Personal information
- Born: June 17, 1930 Plymouth, Pennsylvania, U.S.
- Died: November 1, 2013 (aged 83) Mount Laurel, New Jersey, U.S.

Career information
- High school: Plymouth (PA)
- College: Notre Dame

Career history
- Buffalo Bills (1962–1968) Wide receivers coach/offensive backfield coach; Boston Patriots (1969–1970) Offensive backfield coach; Boston/New England Patriots (1970–1972) Head coach; Philadelphia Eagles (1973–1975) Defensive backs coach; Philadelphia Eagles (1976) Defensive coordinator/defensive backs coach; New York Jets (1977–1978) Defensive backs coach; New York Jets (1979–1980) Defensive coordinator;

Awards and highlights
- National champion (1949);

Head coaching record
- Regular season: 9–21 (.300)
- Coaching profile at Pro Football Reference

= John Mazur =

American gridiron football player and coach (1930–2013)

John Edward Mazur (June 17, 1930 – November 1, 2013) was an American gridiron football player and coach. He was played college football as a quarterback at the University of Notre Dame. Mazur served as head coach for the New England Patriots of the National Football League (NFL) from 1970 to 1972.

==Career==
Mazur grew up in Plymouth, Pennsylvania where he graduated in Plymouth High School's class of 1948. His outstanding quarterbacking skills caught the attention of Notre Dame coaches, leading him to play for the Fighting Irish from 1949 to 1951, starting for the 1951 squad that finished 7–2–1. The following year, Mazur went into the Marine Corps, playing quarterback for both the Quantico and Camp Pendleton Marines. Upon his discharge in 1954, Mazur headed to Canada, where he spent one year with the BC Lions of the Canadian Football League before suffering a career-ending ankle injury.
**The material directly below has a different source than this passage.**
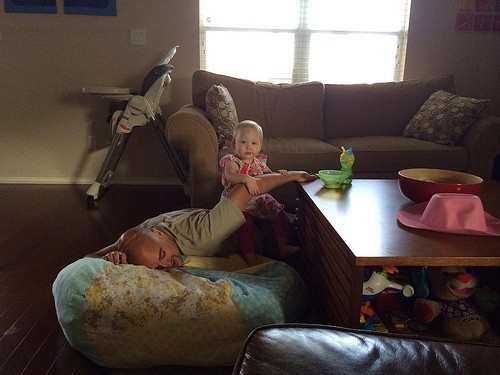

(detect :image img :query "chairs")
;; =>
[82,44,190,210]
In 1955, Mazur entered the coaching ranks, spending the first of three years as an assistant at Tulane University. He followed that with one year at Marquette University in 1958, before heading east to work three years in a similar capacity for Boston University.
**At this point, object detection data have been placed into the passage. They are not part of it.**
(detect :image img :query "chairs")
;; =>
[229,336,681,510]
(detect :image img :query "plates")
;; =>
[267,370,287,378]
On January 22, 1962, Mazur was hired as backfield coach of the American Football League Buffalo Bills, spending seven seasons with the team as offensive coordinator, helping them capture AFL titles in both 1964 and 1965. By his final year with Buffalo in 1968, Mazur had seen the team collapse with the worst record in professional football, a dubious distinction that helped them select O. J. Simpson in the NFL draft.

Looking for other options, Mazur was hired as an assistant with the Boston Patriots on February 6, 1969. However, the team struggled under new head coach Clive Rush, who resigned on November 3, 1970, elevating Mazur to his first and only head coaching role.

Mazur was re-hired at the end of the 1970 NFL season, and selected quarterback Jim Plunkett with the first pick in the 1971 draft. Leading the team to a 6–8 mark that year, which included upsets of the Miami Dolphins, Baltimore Colts and Oakland Raiders, the team enjoyed its best record since 1966, and Mazur was awarded a new contract with a substantial pay increase. That excitement would be short-lived as the Patriots won only two of their first nine games. Mazur then resigned on November 13, 1972, one day after a 52–0 shutout by Miami, and was replaced by Phil Bengtson.

Mazur would resurface the next year as defensive backs coach with the Philadelphia Eagles, and would survive the dismissal of much of the coaching staff following the end of the 1975 NFL season. However, after just one year working under Dick Vermeil, Mazur left in 1977 to join former Eagles assistant Walt Michaels, who had been hired as head coach of the New York Jets.

After two years as defensive backs coach with the Jets, Mazur was promoted to defensive coordinator in 1979, helping the team to its second straight 8–8 season. The following year, In December, he announced that he would be retiring to battle the effects of Parkinson's disease.